> [EXTRACT]

━━━━━━━━━━━━━━━━━━━━

JP Morgan has heralded impact investment as a distinct asset class – but is there a fly in the ointment?

Karl H Richter

J P Morgan’s seminal report Impact Investments: An emerging asset class, published in November 2010, is the watershed proclamation that impact investment is going mainstream – so wherein lies the rub?

J P Morgan has drawn three primary conclusions from its research:

  • Impact investment is being accepted by investors as an emerging and separate asset class.
  • The potential exists to attract enormous sums of investment capital into the impact investment market ‘approaching a trillion dollars’ and this ‘is just part of the investing potential’.
  • Evidence from their survey into the expectations of impact investors reveals that commercial or close to commercial returns are anticipated.

J P Morgan will no doubt capitalize on this first-mover advantage. This will be good for increasing its market share within a beleaguered sector, good for its shareholders, and good also for increasing the socially beneficial outcomes of big finance. But does the hype mean that social impact will not only receive more airtime but be maximized? Unlikely, unless there is more substantive reform of finance.

Private sector organizations, and particularly the juggernauts of the financial sector, typically crowd out competition in order to secure market share in a winner-takes-all model. Innovation and efficiencies may be generated along the way, but at scale these organizations are typically hardwired to a predatory DNA. The prioritization of corporate self-interest will not reduce inequality and cannot deliver socioeconomic cohesion.

If mainstream impact investment products are to work for society, and not just for investors, then it needs to be within a different paradigm. Antony Bugg-Levine, managing director at the Rockefeller Foundation, tells us that ‘defining impact investing as an asset class encourages the emergence of a community organized around impact investing’.  What attributes does this investment community require?

  • Successful investment models will be flexible and adaptable, able to better respond to a broader economics paradigm of increased uncertainty and unpredictability; they will be more holistic as complexity becomes accepted as par for the course.
  • Aspects of the social sector will take on attributes of the financial sector, and vice versa, as they both embrace principles that have seemed hitherto counter-intuitive. Social sector organizations seeking impact investment will be more businesslike in their behaviours and impact investors will be more accommodating of the needs of social sector organizations.
  • The creation of long-term socioeconomic value will be prioritized over short-term financial gains, requiring a different evaluation of risk.
  • Real value will be added when there is a consensus view that something has become worth more to people, and not just because the asset price has gone up.
  • To succeed, investors will need to be more engaged and be prepared to invest more time and skills into making deals work. They will need to be better informed and more in tune with investee requirements.

Is this what J P Morgan is doing? The report suggests that they have approached the issue from a traditional mono-line perspective, adopting a ‘methodology for measuring the invested capital requirement and potential profit opportunity in selected businesses and sub-sectors within housing, water, health, education and financial services targeting BOP [base of the pyramid] populations’. In assessing the demand within affordable housing, for example, the report excludes people earning less than $1 a day and says that ‘We must acknowledge that there is a portion of the population at the lowest income level that remain reliant largely on aid’. The greatest social impact would, however, be achieved if this area of need is focused on, not excluded.

To maximize the social impact of investment, and more pertinently to prioritize it, would require system change across the world of big finance. This is unrealistic for a private sector conglomerate and we should be supportive of what J P Morgan has achieved, given its constraints. J P Morgan acknowledges that there is a requirement for building capacity through ‘self-sustaining market-based systems’ in order for people to escape poverty and deprivation, even at the very base of the economic pyramid. In future they would like to address the lowest income brackets, but for now they will focus on proven business models. J P Morgan has chosen to go in a laudable direction, but if they get the fundamentals wrong, they risk injecting too much capital too quickly into a market that is not yet ready for this form of investment.

The social sector must seize the moment and be more proactive than it has been to date in shaping this new asset class. We have a duty to help build the self-sustaining market-based systems required to make impact investment serve the interests of society as well as it serves the interests of capital.

━━━━━━━━━━━━━━━━━━━━

> [AVAILABLE DATA]
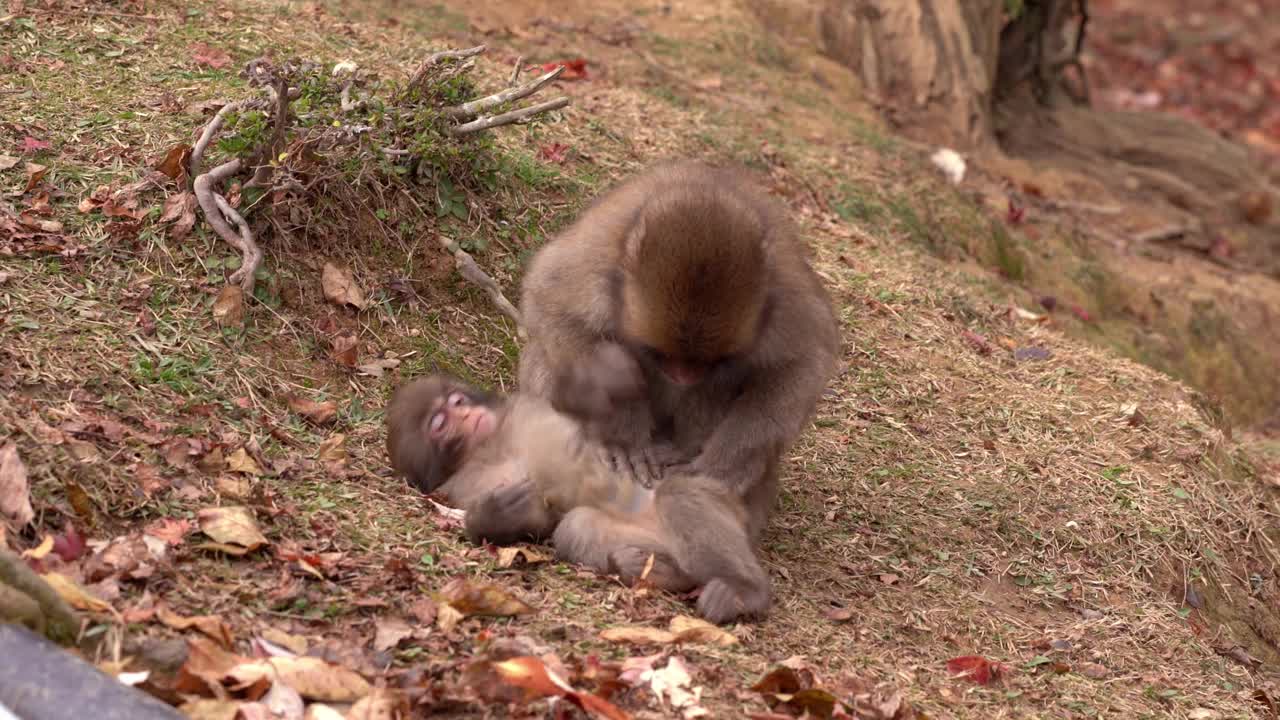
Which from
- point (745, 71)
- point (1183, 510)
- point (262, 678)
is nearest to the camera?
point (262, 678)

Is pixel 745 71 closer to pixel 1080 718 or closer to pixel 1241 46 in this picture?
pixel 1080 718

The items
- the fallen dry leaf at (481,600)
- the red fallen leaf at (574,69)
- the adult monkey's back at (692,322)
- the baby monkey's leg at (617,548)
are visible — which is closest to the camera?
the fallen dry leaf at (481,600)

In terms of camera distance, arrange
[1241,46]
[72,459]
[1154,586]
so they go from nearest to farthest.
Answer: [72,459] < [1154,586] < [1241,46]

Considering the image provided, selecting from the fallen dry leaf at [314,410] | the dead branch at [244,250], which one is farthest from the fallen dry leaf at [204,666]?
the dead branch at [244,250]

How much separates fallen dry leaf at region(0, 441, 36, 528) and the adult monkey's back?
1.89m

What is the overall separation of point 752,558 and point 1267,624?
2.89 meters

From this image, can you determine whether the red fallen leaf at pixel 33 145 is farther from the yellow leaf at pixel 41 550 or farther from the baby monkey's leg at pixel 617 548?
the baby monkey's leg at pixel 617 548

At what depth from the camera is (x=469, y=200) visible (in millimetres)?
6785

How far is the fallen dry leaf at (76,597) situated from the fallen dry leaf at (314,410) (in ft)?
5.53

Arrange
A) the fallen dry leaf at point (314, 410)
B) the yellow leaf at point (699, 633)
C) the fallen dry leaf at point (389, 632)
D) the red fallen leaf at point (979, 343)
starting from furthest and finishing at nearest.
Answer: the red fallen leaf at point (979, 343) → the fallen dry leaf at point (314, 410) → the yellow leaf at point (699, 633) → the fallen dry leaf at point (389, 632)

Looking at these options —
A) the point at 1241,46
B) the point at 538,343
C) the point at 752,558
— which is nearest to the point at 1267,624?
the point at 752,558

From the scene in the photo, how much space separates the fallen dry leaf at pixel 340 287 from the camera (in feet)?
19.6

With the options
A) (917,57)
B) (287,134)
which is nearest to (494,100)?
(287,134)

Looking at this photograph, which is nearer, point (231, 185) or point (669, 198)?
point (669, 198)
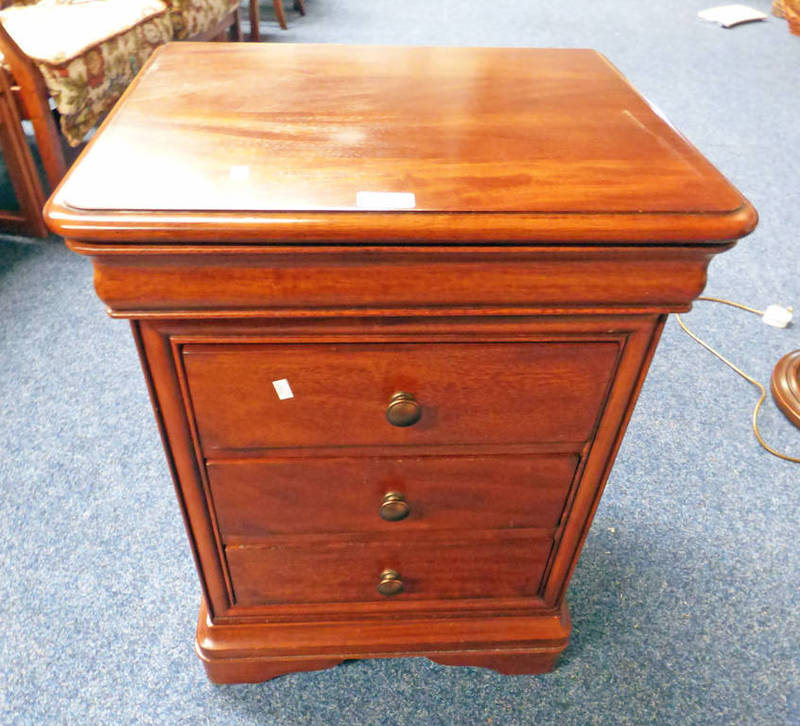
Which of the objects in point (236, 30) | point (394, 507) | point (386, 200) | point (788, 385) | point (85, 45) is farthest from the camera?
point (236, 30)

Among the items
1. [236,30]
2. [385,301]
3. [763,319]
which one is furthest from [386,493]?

━━━━━━━━━━━━━━━━━━━━

> [WHAT YOU WILL DO] Write out the passage of the impact investment commentary from "Karl H Richter" to "the investing potential’.", unchanged.

> [WRITTEN ANSWER]
Karl H Richter

J P Morgan’s seminal report Impact Investments: An emerging asset class, published in November 2010, is the watershed proclamation that impact investment is going mainstream – so wherein lies the rub?

J P Morgan has drawn three primary conclusions from its research:

  • Impact investment is being accepted by investors as an emerging and separate asset class.
  • The potential exists to attract enormous sums of investment capital into the impact investment market ‘approaching a trillion dollars’ and this ‘is just part of the investing potential’.